Um aviso sonoro indicava a chegada de mais um comboio. O rapaz da camisola cinzenta, que tinha permanecido imóvel até esse momento, pareceu dar um salto: o seu corpo franzino parecia todo ele dizer "é agora". Desencostou-se da parede, e seguiu a passos largos para a linha que em que havia chegado o comboio, o que não era muito longe do sítio onde Myra estava . E parou. Pareceu ajeitar o cabelo, ligeiramente louro, ligeiramente ondulado (podia-se dizer que o rapaz da camisola cinzenta era ligeiramente bonito, também). "Aah", pensou Myra, "Claro. está à espera de alguém.". E estava. Mas de ninguém em especial. Num hiato de 10 minutos, o rapaz da camisola cinzenta circulou mais ou menos aos círculos por entre os apressados passageiros que chegavam naquele comboio, e os que queriam seguir viagem nele: um encontrão ali, uma bolsa descuidadamente aberta acolá, e o pequeno carteirista tinha subtraído quatro ou cinco carteiras. Myra sentiu um impulso de indignação que apenas durou um segundo - e foi substituído por uma curiosidade comichosa que queria saber mais sobre aquele pequeno criminoso da camisola cinzenta.
Quando o movimento da chegada/partida daquele comboio esmoreceu, Myra, que tinha seguido religiosamente todos os passos do rapaz da camisola cinzenta, levantou-se, deixando para trás a sua mala, e foi andando, fingindo estar apenas matando o tempo à espera do transporte. O rapaz da camisola cinzenta tinha parado de novo, e tinha também voltado ao seu ar absorto e nada ligado ao mundo. Myra fingiu ir deixar alguma coisa ao cesto dos papéis mais próximo, aproximando-se discretamente das costas do carteirista. Estando praticamente ombro-a-ombro com ele, disse baixinho, mas de modo que o rapaz da camisola cinzenta ouvisse:
- Eu vi .
Sem se voltar, e mesmo sem olhar para ela, ele disse:
- Eu sei.
Mas como? No meio da confusão das partidas e chegadas, Myra achava impossível.
- E não foges?.
- Não, - disse ele - , Não me tentaste impedir à primeira, é porque ias ficar a ver. Viste?
- Vi.
- E então?
- Então o quê?
- Que tal me safei?
Myra não queria acreditar na petulância do rapaz da camisola cinzenta. Tinha tido assistência, e estava radiante como um actor de um espectáculo de sala cheia.
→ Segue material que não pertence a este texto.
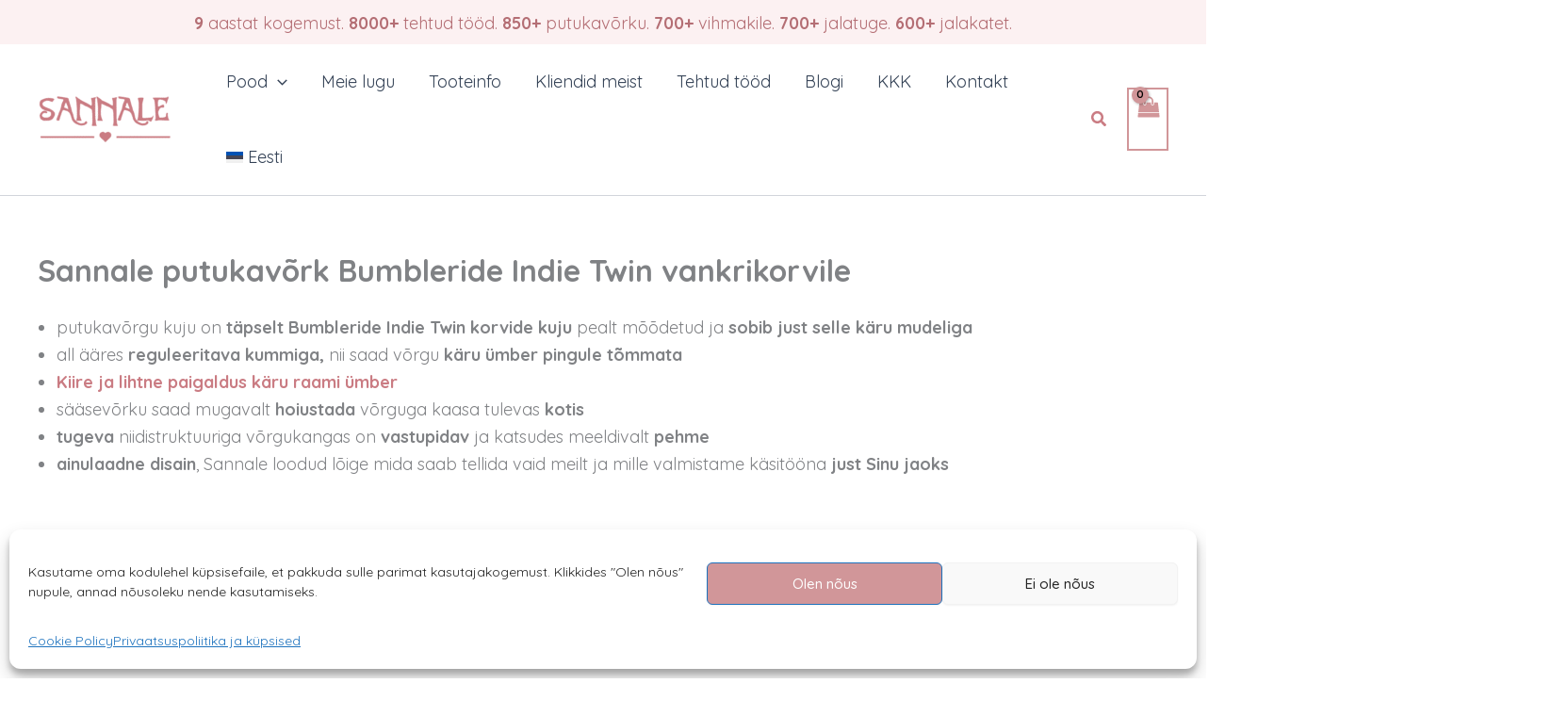

--- FILE ---
content_type: text/javascript
request_url: https://sannale.ee/wp-content/uploads/uag-plugin/assets/9000/uag-js-9076.js?ver=1769602282
body_size: 127
content:
document.addEventListener("DOMContentLoaded", function(){ window.addEventListener( 'load', function() {
	UAGBButtonChild.init( '.uagb-block-93e89e7a' );
});
window.addEventListener("DOMContentLoaded", function(){
	UAGBForms.init( {"block_id":"c8ae945b","reCaptchaEnable":false,"reCaptchaType":"v2","reCaptchaSiteKeyV2":"","reCaptchaSecretKeyV2":"","reCaptchaSiteKeyV3":"","reCaptchaSecretKeyV3":"","afterSubmitToEmail":"","afterSubmitCcEmail":"","afterSubmitBccEmail":"","afterSubmitEmailSubject":"Form Submission","sendAfterSubmitEmail":true,"confirmationType":"message","hidereCaptchaBatch":false,"captchaMessage":"Please fill up the above captcha.","confirmationUrl":""}, '.uagb-block-c8ae945b', 9076 );
});
 });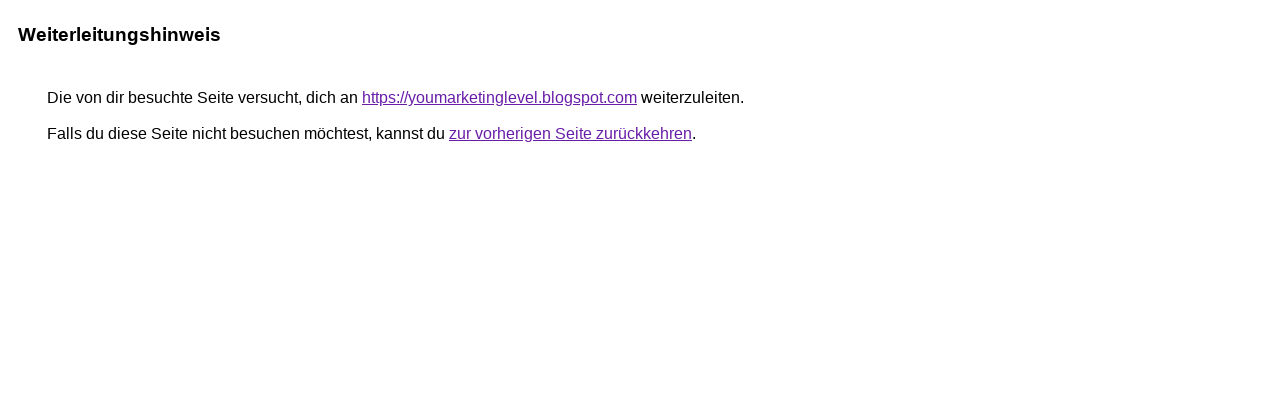

--- FILE ---
content_type: text/html; charset=UTF-8
request_url: http://crewe.de/url?q=https://youmarketinglevel.blogspot.com
body_size: 883
content:
<html lang="de"><head><meta http-equiv="Content-Type" content="text/html; charset=UTF-8"><title>Weiterleitungshinweis</title><style>body,div,a{font-family:Arial,sans-serif}body{background-color:var(--xhUGwc);margin-top:3px}div{color:var(--YLNNHc)}a:link{color:#681da8}a:visited{color:#681da8}a:active{color:#ea4335}div.mymGo{border-top:1px solid var(--gS5jXb);border-bottom:1px solid var(--gS5jXb);background:var(--aYn2S);margin-top:1em;width:100%}div.aXgaGb{padding:0.5em 0;margin-left:10px}div.fTk7vd{margin-left:35px;margin-top:35px}</style></head><body><div class="mymGo"><div class="aXgaGb"><font style="font-size:larger"><b>Weiterleitungshinweis</b></font></div></div><div class="fTk7vd">&nbsp;Die von dir besuchte Seite versucht, dich an <a href="https://youmarketinglevel.blogspot.com/">https://youmarketinglevel.blogspot.com</a> weiterzuleiten.<br><br>&nbsp;Falls du diese Seite nicht besuchen möchtest, kannst du <a href="#" id="tsuid_h1Bnaf3-CJ2pxc8Pts_88AI_1">zur vorherigen Seite zurückkehren</a>.<script nonce="4JC1bnqfmdssDLl5-lt5YQ">(function(){var id='tsuid_h1Bnaf3-CJ2pxc8Pts_88AI_1';(function(){document.getElementById(id).onclick=function(){window.history.back();return!1};}).call(this);})();(function(){var id='tsuid_h1Bnaf3-CJ2pxc8Pts_88AI_1';var ct='originlink';var oi='unauthorizedredirect';(function(){document.getElementById(id).onmousedown=function(){var b=document&&document.referrer,a="encodeURIComponent"in window?encodeURIComponent:escape,c="";b&&(c=a(b));(new Image).src="/url?sa=T&url="+c+"&oi="+a(oi)+"&ct="+a(ct);return!1};}).call(this);})();</script><br><br><br></div></body></html>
- Safaste-te, mas aquelas pessoas vão precisar das carteiras, miúdo.
O Rapaz da camisola cinzenta fungou e levantou os ombros:
- 'Tá bem, mas o dinheiro faz mais falta a mim do que a eles.
- Como sabes isso?
- Sei.
Myra imaginou que era ela a ficar sem a sua carteira - nem era o dinheiro: era o frete de arranjar de novo os documentos.
- Aquelas pessoas vão ter chatices por causa dos documentos.
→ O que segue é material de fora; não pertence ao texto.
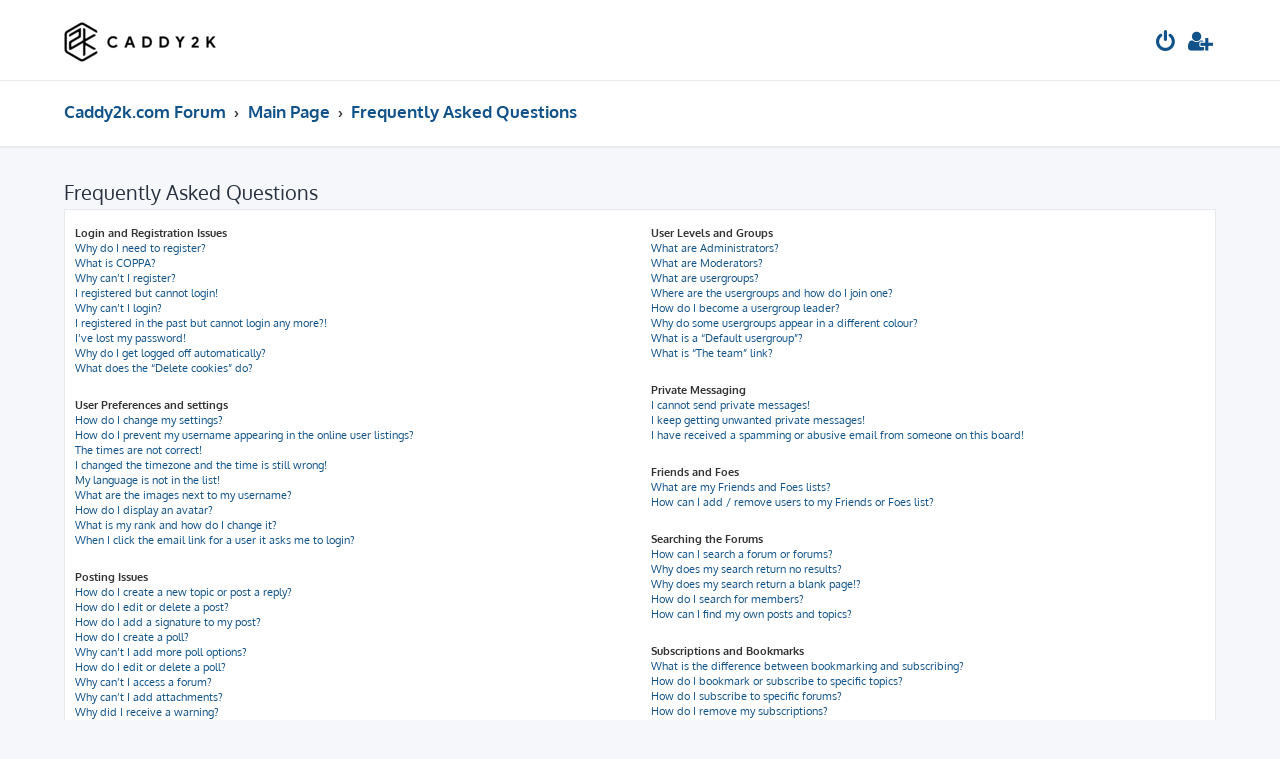

--- FILE ---
content_type: text/css
request_url: https://www.caddy2k.com/forum/styles/prolight/theme/base.css?v=1.1.5
body_size: 573
content:
/* --------------------------------------------------------------
	$Base
-------------------------------------------------------------- */

/** {
	-webkit-box-sizing: border-box;
	-moz-box-sizing: border-box;
	box-sizing: border-box;
}
*:before,
*:after {
	-webkit-box-sizing: border-box;
	-moz-box-sizing: border-box;
	box-sizing: border-box;
}*/

/* Define your base font-size here; most elements will inherit this. _NO__DOTCOMMA__AFTER__*/
html {
	font-size: 1em; /* Assuming 16px... */
	line-height: 1.5; /* 24px (This is now our magic number; all subsequent margin-bottoms and line-heights want to be a multiple of this number in order to maintain vertical rhythm.) _NO__DOTCOMMA__AFTER__*/
	-webkit-tap-highlight-color: rgba(0, 0, 0, 0);
}

body {
	font-family: Oxygen, "Helvetica Neue", Helvetica, Arial, sans-serif;
	color: #333333;
	background-color: #ffffff;
}

input,
button,
select,
textarea {
	font-family: inherit;
	font-size: inherit;
	line-height: inherit;
}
- Eu depois de tirar o dinheiro, deixo por aí as carteiras, não há crise. Os papéis não me servem para nada. Só dinheiro.
- Eu podia denunciar-te.
- Mas não denuncias.
- E como sabes isso?
O rapaz da camisola cinzenta olhou directamente para Myra, pela primeira vez.
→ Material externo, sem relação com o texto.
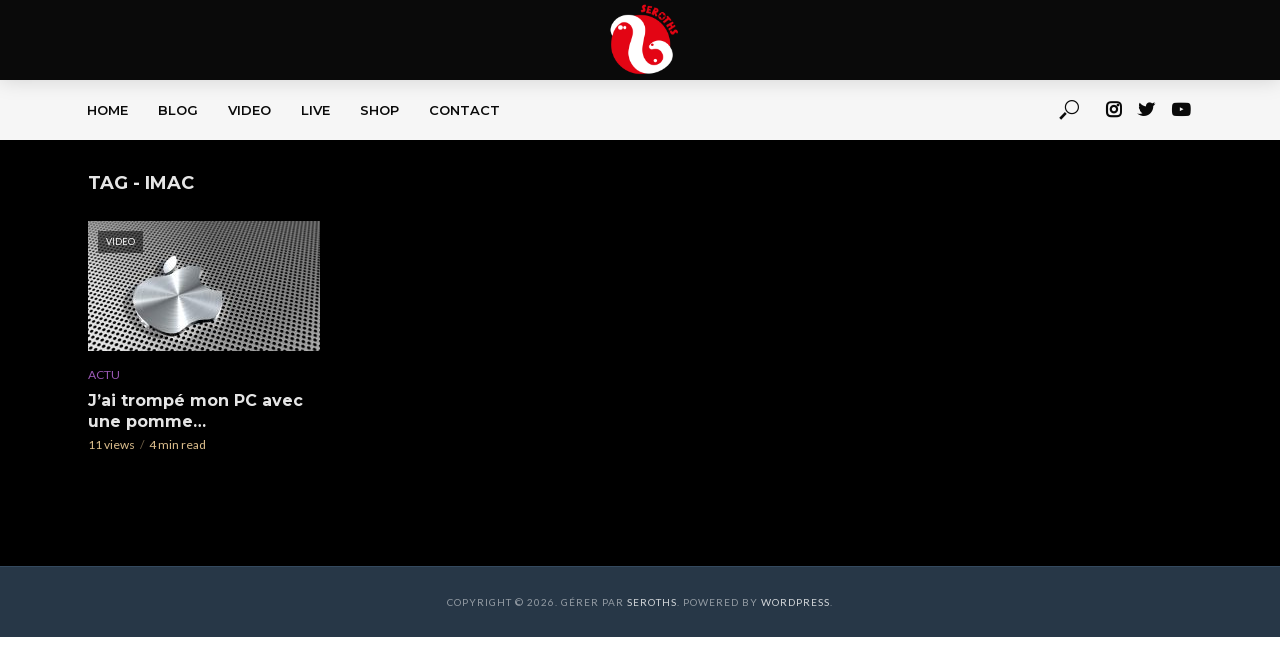

--- FILE ---
content_type: text/plain
request_url: https://www.google-analytics.com/j/collect?v=1&_v=j102&a=1419955774&t=pageview&_s=1&dl=https%3A%2F%2Fwww.seroths.com%2Ftags%2Fimac%2F&ul=en-us%40posix&dt=Imac%20Archives%20-%20Seroths&sr=1280x720&vp=1280x720&_u=IEBAAEABAAAAACAAI~&jid=728699850&gjid=129156593&cid=1498644585.1769056915&tid=UA-4497291-7&_gid=311892540.1769056915&_r=1&_slc=1&z=612409954
body_size: -450
content:
2,cG-JZ2CLP9J9G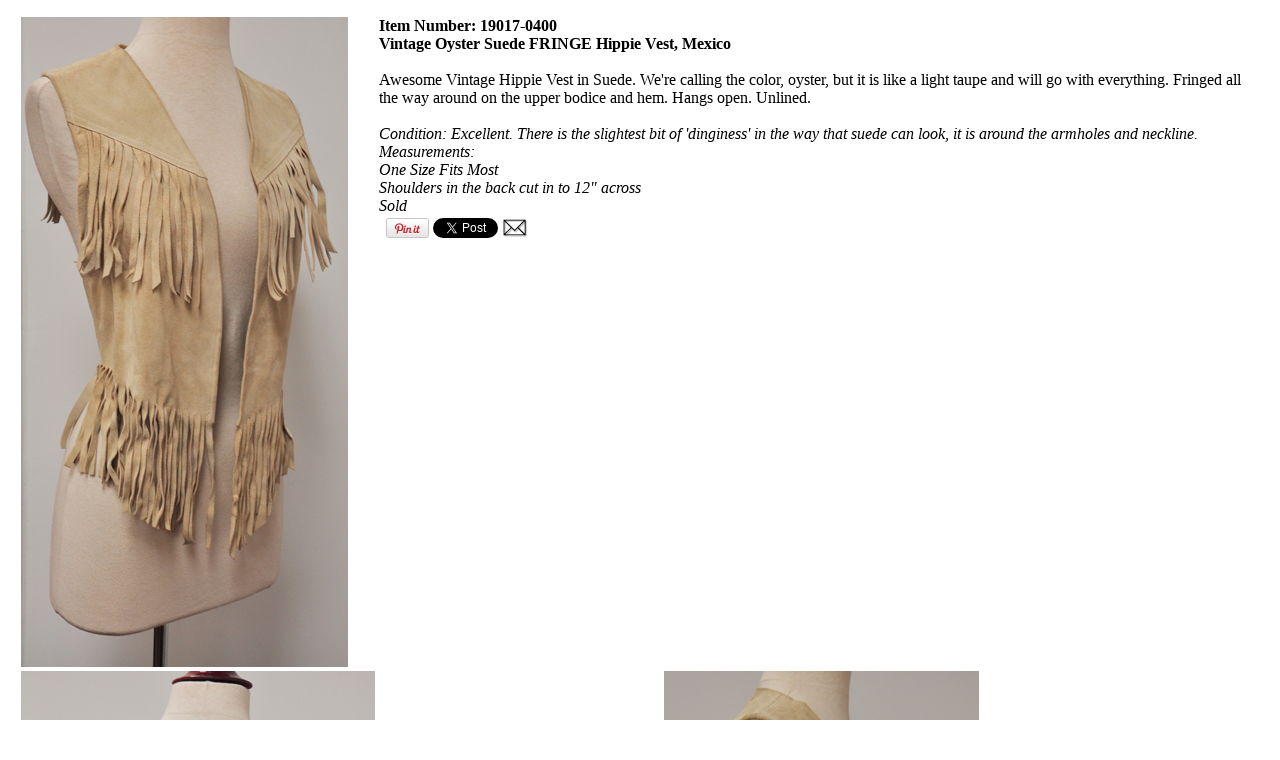

--- FILE ---
content_type: text/html
request_url: http://archive.vintagevirtuosa.com/archive2.php?category=19&item=017&department=0400
body_size: 4066
content:

<HTML>
<HEAD>

<TITLE>Vintage Oyster Suede FRINGE Hippie Vest | Vintage Clothing Casual | VintageVirtuosa.com</TITLE>
<META name="description" content="Awesome Vintage Hippie Vest in Suede.  We're calling the color, oyster, but it is like a light taupe and will go with everything.  Fringed all the way around on the upper bodice and hem.  Hangs open.  Unlined.">

<LINK REL="STYLESHEET" HREF="/style2.css" TYPE="text/css">
<script type="text/javascript">

  var _gaq = _gaq || [];
  _gaq.push(['_setAccount', 'UA-24441826-1']);
  _gaq.push(['_trackPageview']);

  (function() {
    var ga = document.createElement('script'); ga.type = 'text/javascript'; ga.async = true;
    ga.src = ('https:' == document.location.protocol ? 'https://ssl' : 'http://www') + '.google-analytics.com/ga.js';
    var s = document.getElementsByTagName('script')[0]; s.parentNode.insertBefore(ga, s);
  })();

</script>
</HEAD>
<BODY bgcolor=#FFFFFF>
<div id="fb-root"></div>
<script>(function(d, s, id) {
  var js, fjs = d.getElementsByTagName(s)[0];
  if (d.getElementById(id)) return;
  js = d.createElement(s); js.id = id;
  js.src = "//connect.facebook.net/en_US/all.js#xfbml=1";
  fjs.parentNode.insertBefore(js, fjs);
}(document, 'script', 'facebook-jssdk'));</script>
<CENTER>
	<TABLE border="0">
  	<TBODY>
    	<TR>
      	<TD align="left" valign="top">
	
	<TABLE>	
	<TR>
	<TD align="left" valign="top">
	
	
	</TD>
	<TD align="center" valign="top">

		<TABLE border=0>
		<TR>

<TD valign=top>

	<A href="javascript: history.go(-1)">
	<IMG src="/item_images/SuedeFringeVest.jpg" alt="click for previous page" border=0>
	</A>
	</TD>
	<TD valign=top>
	<B>
	Item Number: 19017-0400<BR>
	Vintage Oyster Suede FRINGE Hippie Vest, Mexico
	</B>
	<BR><BR>
	Awesome Vintage Hippie Vest in Suede.  We're calling the color, oyster, but it is like a light taupe and will go with everything.  Fringed all the way around on the upper bodice and hem.  Hangs open.  Unlined.
	<BR><BR>
	<I>
	Condition: Excellent.  There is the slightest bit of 'dinginess' in the way that suede can look, it is around the armholes and neckline.
	<BR>
	Measurements: <BR>One Size Fits Most<BR>Shoulders in the back cut in to 12" across
	<BR>
	
Sold

<TABLE border=0>
<TR>

<TD><div class=fb-like data-send=false data-layout=button_count data-width=40 data-show-faces=false data-font=arial data-href="http://www.vintagevirtuosa.com/items2.php?category=19&amp;item=017&amp;department=0400"></div></TD>
<TD>
<a href="http://pinterest.com/pin/create/button/?url=http%3A%2F%2Fwww.vintagevirtuosa.com%2Fitems2.php%3Fcategory%3D19%26item%3D017%26department%3D0400&media=http%3A%2F%2Fwww.vintagevirtuosa.com%2Fitem_images%2FSuedeFringeVest.jpg&description=Vintage%20Virtuosa" class=pin-it-button count-layout=horizontal><img border=0 src=//assets.pinterest.com/images/PinExt.png title="Pin It" /></a>
</TD>
<TD>
<a href="https://twitter.com/share" class="twitter-share-button" data-text="Check out this great item from Vintage Virtuosa!">Tweet</a>
<script>!function(d,s,id){var js,fjs=d.getElementsByTagName(s)[0];if(!d.getElementById(id)){js=d.createElement(s);js.id=id;js.src="//platform.twitter.com/widgets.js";fjs.parentNode.insertBefore(js,fjs);}}(document,"script","twitter-wjs");</script>
</TD>
<TD><A href="mailto:?subject=Vintage Virtuosa Item&body=Check out this great item from Vintage Virtuosa%0A%0Ahttp%3A%2F%2Fwww.vintagevirtuosa.com%2Fitems2.php%3Fcategory%3D19%26item%3D017%26department%3D0400"><IMG src=/images/env3.jpg border=0></A></TD>
</TR>
</TABLE>

	</I>
	</TD>
	</TR>
	

		<TR>
		<TD align=center>
		<A href="javascript: history.go(-1)">
		<IMG src="/item_images/SuedeFringeVest2.jpg" alt="click for previous page" border=0>
		</A>
		</TD>
		

		<TD align=center>
		<A href="javascript: history.go(-1)">
		<IMG src="/item_images/SuedeFringeVest3.jpg" alt="click for previous page" border=0>
		</A>
		</TD>
		</TR>
		
		</TABLE>
	</TD>
	</TR>
	</TABLE>

	</TD>
	</TR>
	</TBODY>
	</TABLE>
<script type="text/javascript" src="//assets.pinterest.com/js/pinit.js"></script>
<CENTER>
</BODY>
</HTML>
- Porque se quisesses, já tinhas denunciado. Mas vieste foi falar comigo.
Ele tinha razão. A cusiosidade dela tinha sido mais forte do que a distinção entre o certo e o errado.
- Espertinho. Mas não devias andar a roubar carteiras por aí. Podes dar-te mal.
- Diz que sim. Mas não me importo. Não me apanham.
Myra ia dizer alguma coisa, mas o rapaz da camisola cinzenta adiantou-se.
- Vou-me embora. Adeus.
E antes que Myra sequer tivesse tempo de abrir a boca para responder, o pequeno carteirista desapareceu.
E Myra perdeu o comboio que esperava.